В жизни леди Харман главным был теперь сэр Айзек. Но когда она ясно осознала свое положение, ей стало казаться, что она живет, как в осажденном городе. Куда бы она ни повернулась, она сразу наталкивалась на него. Он завладел ею совершенно. Сначала она покорилась неизбежному, но потом, незаметно для себя самой, снова стала смотреть на огромный и многообразный мир, который был за ним и вне его, почти так же смело, как и до того времени, когда он встретился на ее пути и осадил ее со всех сторон. После первого приступа отчаяния она изо всех сил старалась соблюдать условия сделки, которую так непредусмотрительно заключила, быть любящей, преданной, верной, счастливой женой этому прижимистому, вечно задыхающемуся человечку, но он был ненасытен в своих требованиях, и это была не последняя причина, по которой она поняла, что все равно у нее ничего не выйдет.
Стяжатель и собственник, он оскорблял ее, покорную во всем, назойливыми подозрениями и ревностью, — ревность вызывало у него и ее детское преклонение перед умершим отцом и ее обыкновение ходить в церковь, он ревновал ее к Уордсворту, потому что она любила читать его сонеты, ревновал, потому что она любила классическую музыку, ревновал, когда она хотела куда-нибудь поехать; если она бывала холодна, — а она становилась все холоднее, — он тоже ревновал, а малейший проблеск страсти наполнял его низким и злобным страхом перед возможной изменой.
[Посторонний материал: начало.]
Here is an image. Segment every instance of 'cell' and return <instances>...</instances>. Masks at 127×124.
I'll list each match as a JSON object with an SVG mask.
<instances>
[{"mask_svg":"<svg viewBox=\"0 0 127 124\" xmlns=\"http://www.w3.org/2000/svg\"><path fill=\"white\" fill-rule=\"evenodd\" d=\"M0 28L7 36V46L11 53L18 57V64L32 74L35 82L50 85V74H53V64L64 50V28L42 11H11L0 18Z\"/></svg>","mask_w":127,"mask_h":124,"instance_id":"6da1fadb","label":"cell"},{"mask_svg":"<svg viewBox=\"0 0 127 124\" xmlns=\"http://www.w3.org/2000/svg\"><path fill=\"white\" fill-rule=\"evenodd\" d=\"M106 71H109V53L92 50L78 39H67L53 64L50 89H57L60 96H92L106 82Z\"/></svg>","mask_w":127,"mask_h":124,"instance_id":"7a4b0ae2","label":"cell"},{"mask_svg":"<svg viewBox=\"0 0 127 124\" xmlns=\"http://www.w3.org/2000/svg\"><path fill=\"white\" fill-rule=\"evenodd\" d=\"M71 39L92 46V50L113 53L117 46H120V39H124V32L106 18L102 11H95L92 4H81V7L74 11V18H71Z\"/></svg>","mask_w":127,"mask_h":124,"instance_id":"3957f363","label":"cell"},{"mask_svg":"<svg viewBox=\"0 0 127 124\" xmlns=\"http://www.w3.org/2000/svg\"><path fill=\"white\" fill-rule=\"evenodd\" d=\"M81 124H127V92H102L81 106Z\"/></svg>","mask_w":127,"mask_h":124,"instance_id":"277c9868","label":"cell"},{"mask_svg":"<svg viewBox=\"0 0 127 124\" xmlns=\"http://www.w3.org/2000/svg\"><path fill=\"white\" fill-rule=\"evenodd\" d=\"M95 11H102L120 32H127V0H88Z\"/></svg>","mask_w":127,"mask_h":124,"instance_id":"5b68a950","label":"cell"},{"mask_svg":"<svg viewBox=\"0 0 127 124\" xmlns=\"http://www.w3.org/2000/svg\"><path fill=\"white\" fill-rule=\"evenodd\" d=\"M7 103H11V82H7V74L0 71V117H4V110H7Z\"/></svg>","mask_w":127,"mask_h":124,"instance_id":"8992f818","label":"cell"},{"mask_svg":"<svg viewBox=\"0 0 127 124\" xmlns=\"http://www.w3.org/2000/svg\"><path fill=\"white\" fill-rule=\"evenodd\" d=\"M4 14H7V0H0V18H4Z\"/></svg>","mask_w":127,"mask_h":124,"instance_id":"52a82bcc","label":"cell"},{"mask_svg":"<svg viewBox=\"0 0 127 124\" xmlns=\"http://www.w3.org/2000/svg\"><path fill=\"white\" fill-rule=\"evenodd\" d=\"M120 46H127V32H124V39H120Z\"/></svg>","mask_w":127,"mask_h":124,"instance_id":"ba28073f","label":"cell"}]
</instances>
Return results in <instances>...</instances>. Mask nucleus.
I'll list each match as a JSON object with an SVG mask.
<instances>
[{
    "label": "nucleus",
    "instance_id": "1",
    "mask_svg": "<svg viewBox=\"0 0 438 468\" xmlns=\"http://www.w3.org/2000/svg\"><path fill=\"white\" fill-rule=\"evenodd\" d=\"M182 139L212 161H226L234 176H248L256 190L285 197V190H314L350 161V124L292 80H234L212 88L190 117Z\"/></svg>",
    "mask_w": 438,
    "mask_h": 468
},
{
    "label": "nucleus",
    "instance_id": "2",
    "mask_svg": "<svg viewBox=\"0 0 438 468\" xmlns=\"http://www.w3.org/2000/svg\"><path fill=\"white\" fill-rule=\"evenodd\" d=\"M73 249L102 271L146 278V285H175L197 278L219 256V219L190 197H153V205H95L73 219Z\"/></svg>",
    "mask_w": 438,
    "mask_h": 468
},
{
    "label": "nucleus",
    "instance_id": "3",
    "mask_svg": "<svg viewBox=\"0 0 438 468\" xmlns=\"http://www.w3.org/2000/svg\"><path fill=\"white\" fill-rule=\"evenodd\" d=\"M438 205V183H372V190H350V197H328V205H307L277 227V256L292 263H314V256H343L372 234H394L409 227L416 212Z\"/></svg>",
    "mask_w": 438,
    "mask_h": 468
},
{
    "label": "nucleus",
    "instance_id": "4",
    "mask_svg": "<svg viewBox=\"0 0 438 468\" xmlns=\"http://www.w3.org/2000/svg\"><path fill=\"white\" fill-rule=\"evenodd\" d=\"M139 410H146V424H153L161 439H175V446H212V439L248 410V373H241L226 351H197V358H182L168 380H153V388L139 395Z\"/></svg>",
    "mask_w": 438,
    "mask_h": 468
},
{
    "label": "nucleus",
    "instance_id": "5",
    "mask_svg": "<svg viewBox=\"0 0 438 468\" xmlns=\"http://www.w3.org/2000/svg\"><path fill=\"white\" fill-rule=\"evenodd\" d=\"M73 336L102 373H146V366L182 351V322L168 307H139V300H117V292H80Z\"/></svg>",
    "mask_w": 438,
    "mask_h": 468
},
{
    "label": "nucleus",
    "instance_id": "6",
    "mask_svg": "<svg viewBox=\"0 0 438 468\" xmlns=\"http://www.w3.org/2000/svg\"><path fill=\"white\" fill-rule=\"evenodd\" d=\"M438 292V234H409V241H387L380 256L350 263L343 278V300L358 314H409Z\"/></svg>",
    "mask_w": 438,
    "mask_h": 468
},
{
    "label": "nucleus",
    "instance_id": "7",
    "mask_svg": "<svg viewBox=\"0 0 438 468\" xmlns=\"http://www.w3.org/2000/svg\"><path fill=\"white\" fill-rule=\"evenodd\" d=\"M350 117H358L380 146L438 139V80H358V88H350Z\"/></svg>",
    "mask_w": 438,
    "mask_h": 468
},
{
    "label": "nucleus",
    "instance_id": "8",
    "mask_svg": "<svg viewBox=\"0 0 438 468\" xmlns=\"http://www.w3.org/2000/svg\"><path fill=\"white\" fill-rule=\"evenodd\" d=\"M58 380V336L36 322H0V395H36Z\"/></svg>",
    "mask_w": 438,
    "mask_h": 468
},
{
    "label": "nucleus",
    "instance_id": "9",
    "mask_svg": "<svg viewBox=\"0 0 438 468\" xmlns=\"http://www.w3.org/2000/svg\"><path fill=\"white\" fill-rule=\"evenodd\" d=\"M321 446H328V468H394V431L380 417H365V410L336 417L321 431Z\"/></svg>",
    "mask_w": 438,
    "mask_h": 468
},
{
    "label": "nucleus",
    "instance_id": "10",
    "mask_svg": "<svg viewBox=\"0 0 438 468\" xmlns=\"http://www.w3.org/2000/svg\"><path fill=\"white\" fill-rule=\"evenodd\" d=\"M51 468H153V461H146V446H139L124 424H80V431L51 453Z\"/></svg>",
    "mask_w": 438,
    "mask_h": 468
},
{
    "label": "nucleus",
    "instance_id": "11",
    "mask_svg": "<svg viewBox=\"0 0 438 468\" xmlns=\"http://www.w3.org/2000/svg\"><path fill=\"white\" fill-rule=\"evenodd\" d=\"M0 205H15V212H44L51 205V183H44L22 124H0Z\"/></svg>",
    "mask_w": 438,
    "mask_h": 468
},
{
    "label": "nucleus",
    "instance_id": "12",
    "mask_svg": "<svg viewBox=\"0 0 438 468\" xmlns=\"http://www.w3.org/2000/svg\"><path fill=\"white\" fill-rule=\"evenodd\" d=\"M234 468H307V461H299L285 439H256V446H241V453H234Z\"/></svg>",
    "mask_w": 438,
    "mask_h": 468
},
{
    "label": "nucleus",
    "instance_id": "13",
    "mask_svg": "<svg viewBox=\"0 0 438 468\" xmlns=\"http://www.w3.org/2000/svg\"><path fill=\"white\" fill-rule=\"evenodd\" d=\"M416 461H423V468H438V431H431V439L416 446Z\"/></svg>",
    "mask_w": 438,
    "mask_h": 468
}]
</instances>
И как ни старалась она верить ему, от нее не могло укрыться, что его любовь была полнейшим торжеством собственничества и похоти, без доброты, без готовности пожертвовать собой. Все его обожание и самоотречение были просто вспышками страсти, нетерпеливого желания. И как ни старалась она закрыть глаза на эти свои открытия, какие-то силы внутри нее, первобытные силы, от которых зависела вся жизнь, заставляли ее вспоминать, что у него отталкивающее лицо, длинный, уродливый нос, тонкие, плотно сжатые губы, хилая шея, влажные руки, неуклюжие, нервные движения, привычка фальшиво насвистывать сквозь зубы. Она не могла забыть ни одной мелочи. На что бы она ни взглянула, отовсюду он лез в глаза, как его рекламы.